孙然这个算命先生还是有装备的,出了算命布幡之外,还有一套道士专用的土黄色道袍。这个时候,这衣服叫黄冠,道士也有个别称叫黄冠子,和这个姓李的道号倒是重叠了。
除了这外,还有一本《鬼谷神算》的道书,孙然翻了翻,发现这是游戏公司弄出来的趣味性道具,如果能悟透书上所说,算命也能算个**不离十,靠算命糊口是绝对没问题的。
这本书看起来很破旧,应该是被常常翻看,这李播挺用心,奈何他信用点交太少,年二十二就退出了游戏。
装束停当后,孙然就出了夜宿的山洞,掀开门帘,就看见山洞门口石壁上刻着三个字:青云洞。
洞边石壁上还挂着布联,上面用朱砂写了一行字:‘偷儿莫要伸手,伸手则五鬼缠身,福禄寿全无!’
布联上还画着许多莫名其妙地符篆,反正孙然看不明白这东西的意思,不过却能感觉很厉害的样子。
还真别说,这布联放在现代那就是扯淡,在这道法显世的古代游戏世界,防贼的作用比铁锁要好用百倍。
孙然笑了笑,扛着布幡,摇着手里的铃铛,慢悠悠地下山,向不远处的武功镇走去。
到了镇子里面,孙然寻到以往常坐的一块青石坐下,将布幡靠在一边,然后也不摇铃了,开始闭目养神,装起一副高人模样。
不一会儿,就有生意上门,是附近的王屠户。
“李大道长,我求你解个梦。”王屠户身材壮实,一脸横肉,看起来很是凶狠。看着孙然,笑眯眯的,似乎不怀好意。
孙然心中一动,脑海里浮现出了之前的记忆,原来这个李播半年前给这王屠户算过一次,说他一个月内必有灾祸。把这屠户吓的不轻。结果大半年过去了,啥事都没发生,这下不仅砸了招牌,还将这王屠户给得罪了,每天一有空,这家伙就要来奚落一番。
这李播还是太年轻,锋芒还没收起来,不懂得圆滑处世,看了本算书。算对了几次,就信以为真,结果碰到王屠户,算错了,就落了个灰头土脸。

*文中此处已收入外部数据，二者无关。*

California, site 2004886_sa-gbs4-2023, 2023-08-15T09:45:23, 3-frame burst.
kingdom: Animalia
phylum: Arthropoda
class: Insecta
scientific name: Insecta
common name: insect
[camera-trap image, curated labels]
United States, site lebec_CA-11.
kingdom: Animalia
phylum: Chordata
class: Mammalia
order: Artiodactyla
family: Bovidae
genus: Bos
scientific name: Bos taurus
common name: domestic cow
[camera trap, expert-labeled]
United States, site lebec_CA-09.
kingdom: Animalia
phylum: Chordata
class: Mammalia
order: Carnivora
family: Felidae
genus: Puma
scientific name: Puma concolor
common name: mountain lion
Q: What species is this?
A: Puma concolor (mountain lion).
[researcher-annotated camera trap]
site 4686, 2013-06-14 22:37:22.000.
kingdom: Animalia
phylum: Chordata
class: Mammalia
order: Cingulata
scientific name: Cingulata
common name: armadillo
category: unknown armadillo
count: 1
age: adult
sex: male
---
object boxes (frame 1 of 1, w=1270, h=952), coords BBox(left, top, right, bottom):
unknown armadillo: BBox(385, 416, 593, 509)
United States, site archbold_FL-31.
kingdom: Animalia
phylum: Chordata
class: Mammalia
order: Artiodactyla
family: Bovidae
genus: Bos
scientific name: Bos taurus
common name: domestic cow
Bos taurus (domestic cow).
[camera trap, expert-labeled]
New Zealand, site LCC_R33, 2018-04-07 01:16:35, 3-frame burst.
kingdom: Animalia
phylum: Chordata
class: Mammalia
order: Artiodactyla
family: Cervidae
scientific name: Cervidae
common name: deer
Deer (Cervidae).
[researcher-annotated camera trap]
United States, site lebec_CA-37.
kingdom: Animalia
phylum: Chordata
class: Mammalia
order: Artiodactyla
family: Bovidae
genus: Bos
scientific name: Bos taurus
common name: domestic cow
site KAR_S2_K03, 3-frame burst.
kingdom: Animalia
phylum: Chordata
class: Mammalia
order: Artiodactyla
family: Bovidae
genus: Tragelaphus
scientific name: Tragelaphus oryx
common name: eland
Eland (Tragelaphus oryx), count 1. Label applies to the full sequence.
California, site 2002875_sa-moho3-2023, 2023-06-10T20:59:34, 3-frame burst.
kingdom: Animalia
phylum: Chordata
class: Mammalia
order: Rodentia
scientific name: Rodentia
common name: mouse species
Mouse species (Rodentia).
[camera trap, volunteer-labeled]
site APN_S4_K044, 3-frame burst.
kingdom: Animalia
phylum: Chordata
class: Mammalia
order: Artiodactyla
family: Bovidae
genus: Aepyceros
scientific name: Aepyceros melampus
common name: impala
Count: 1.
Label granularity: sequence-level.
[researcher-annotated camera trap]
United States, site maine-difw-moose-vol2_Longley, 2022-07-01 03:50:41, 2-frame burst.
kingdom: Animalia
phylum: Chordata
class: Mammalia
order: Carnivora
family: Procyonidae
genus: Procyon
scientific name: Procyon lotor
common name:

之前之所以能在山洞里被踢出游戏,是因为好久没做成生意,没钱买米,再加上冬夜寒冷。所以冻饿而死。
不过那是以前的李播,孙然自然不会如此狼狈。
“老规矩。解梦五文。”他眼睛微眯,神色毫无变化。这是这身体留下的烂摊子,现在归了他,其中因果自然由他化解。
王屠户却不掏钱,嘿嘿笑道:“大道长,这却要你先解。看看准不准,准了我才付钱。”
孙然点头:“可。且说梦来。”
“昨日发梦,见漫山是血,这是怎么回事?”王屠户还是有些忐忑的,他是真的梦到了这事。血是不祥之兆。他心里还真有些慌,镇里又只有这么一个道士,没办法,只能求他解梦,寻个心理安慰。
孙然装模做样地掐指算了起来,实际却是眯着眼睛,发动火眼金睛,开始察言观色。
首先,他看王屠户,见他虽然脸上带着奚落笑容,但眼神闪烁,眼里带着血丝,身上红色人气黯淡,昨晚没睡好是肯定的,估计是真做了这梦。
他又看向王屠户背后的肉摊子,见屠户妻子正在看着摊子,看这女人身上红光闪烁,却还有重影,再仔细一瞧,孙然就明白了,这女人怀孕了,于是他就有了说辞。
“莫慌,这却不是凶兆,乃是吉兆。”孙然缓缓道来。
“你这道士真是乱讲!半年前我好好的,你说我大难临头。现在我做此噩梦,却是吉兆,你这存心消遣我呢?”王屠户双目圆睁,一副你不说出道理来我就揍人的模样。
清晨小镇人还挺多,见又热闹可看,便都围绕上来。
东边的卖菜青年嘲笑:“你可别真信他。这李小子自己都穷的揭不开锅了。我前几日还看他挖草根吃呢。”
“张大牛,你可别乱说,李道长前些时候给我算了一卦,还是准的。”有人不信。
“他要是准,怎么不给自己算一算?何至于如此狼狈?”菜农不服。
孙然只当没听见,笑道:“汝梦之血自汝妻而来,乃是汝妻血气充盈外泄之故。你这是后继有人了,难道还不算吉兆?”
被这么一说,王屠户真就信了几分,他和妻结婚一年,妻肚子始终不见动静,心里也急啊,此时听到消息,急忙返回摊子询问。
妻答:“近日厌食,时常气虚欲呕。”
王屠户又信了几分,急急忙忙去找镇里郎中去了,脸上已经带上了喜色。